◆ TASK OBJECTIVE ◆
Return every line of the items below that contains the word "Among", matching its case exactly.

◆ ITEMS ◆
-------------------------

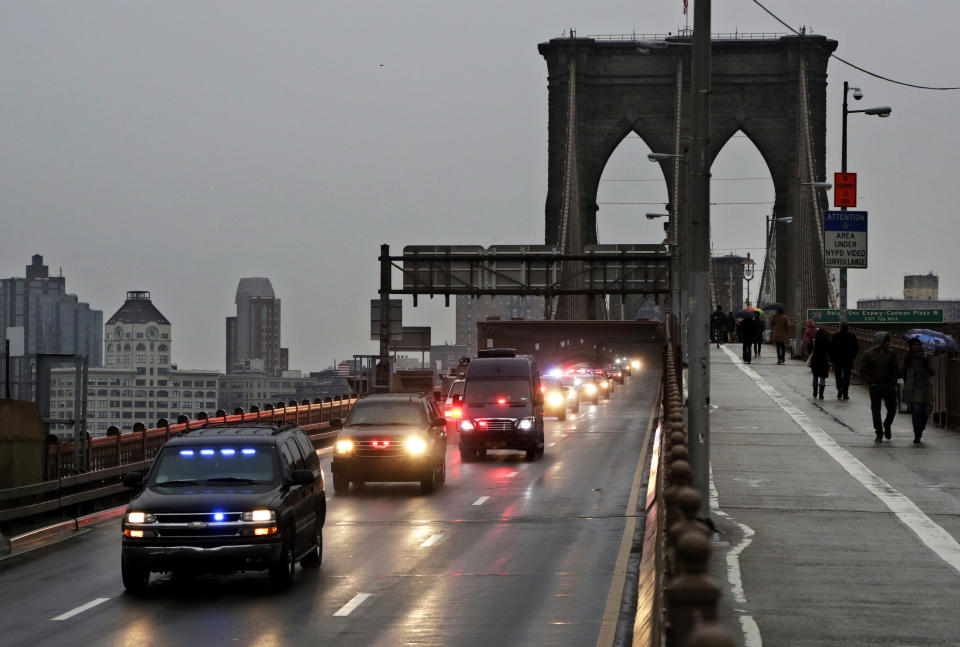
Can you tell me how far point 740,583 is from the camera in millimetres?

-------------------------

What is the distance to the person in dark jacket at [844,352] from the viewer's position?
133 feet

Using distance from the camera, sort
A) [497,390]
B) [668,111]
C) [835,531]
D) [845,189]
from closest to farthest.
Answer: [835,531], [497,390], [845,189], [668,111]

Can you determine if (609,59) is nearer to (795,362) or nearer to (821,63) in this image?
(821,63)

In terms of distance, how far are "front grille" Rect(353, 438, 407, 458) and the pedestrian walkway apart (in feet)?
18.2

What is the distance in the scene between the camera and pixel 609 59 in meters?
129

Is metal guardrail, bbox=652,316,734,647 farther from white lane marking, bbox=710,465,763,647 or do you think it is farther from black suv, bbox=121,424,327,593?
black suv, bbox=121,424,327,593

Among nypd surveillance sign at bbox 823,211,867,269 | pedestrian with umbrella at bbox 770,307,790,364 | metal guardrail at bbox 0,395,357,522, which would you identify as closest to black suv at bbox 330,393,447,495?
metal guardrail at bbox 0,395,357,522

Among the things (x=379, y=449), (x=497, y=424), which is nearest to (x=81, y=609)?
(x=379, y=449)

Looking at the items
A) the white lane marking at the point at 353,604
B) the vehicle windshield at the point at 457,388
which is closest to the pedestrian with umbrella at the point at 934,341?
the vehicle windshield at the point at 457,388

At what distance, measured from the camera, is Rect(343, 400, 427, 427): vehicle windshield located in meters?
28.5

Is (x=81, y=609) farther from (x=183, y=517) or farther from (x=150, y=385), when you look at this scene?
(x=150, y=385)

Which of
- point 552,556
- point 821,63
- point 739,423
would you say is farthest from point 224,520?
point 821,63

-------------------------

◆ EXERCISE RESULT ◆
Among nypd surveillance sign at bbox 823,211,867,269 | pedestrian with umbrella at bbox 770,307,790,364 | metal guardrail at bbox 0,395,357,522, which would you identify as closest to black suv at bbox 330,393,447,495?
Among the things (x=379, y=449), (x=497, y=424), which is nearest to (x=81, y=609)?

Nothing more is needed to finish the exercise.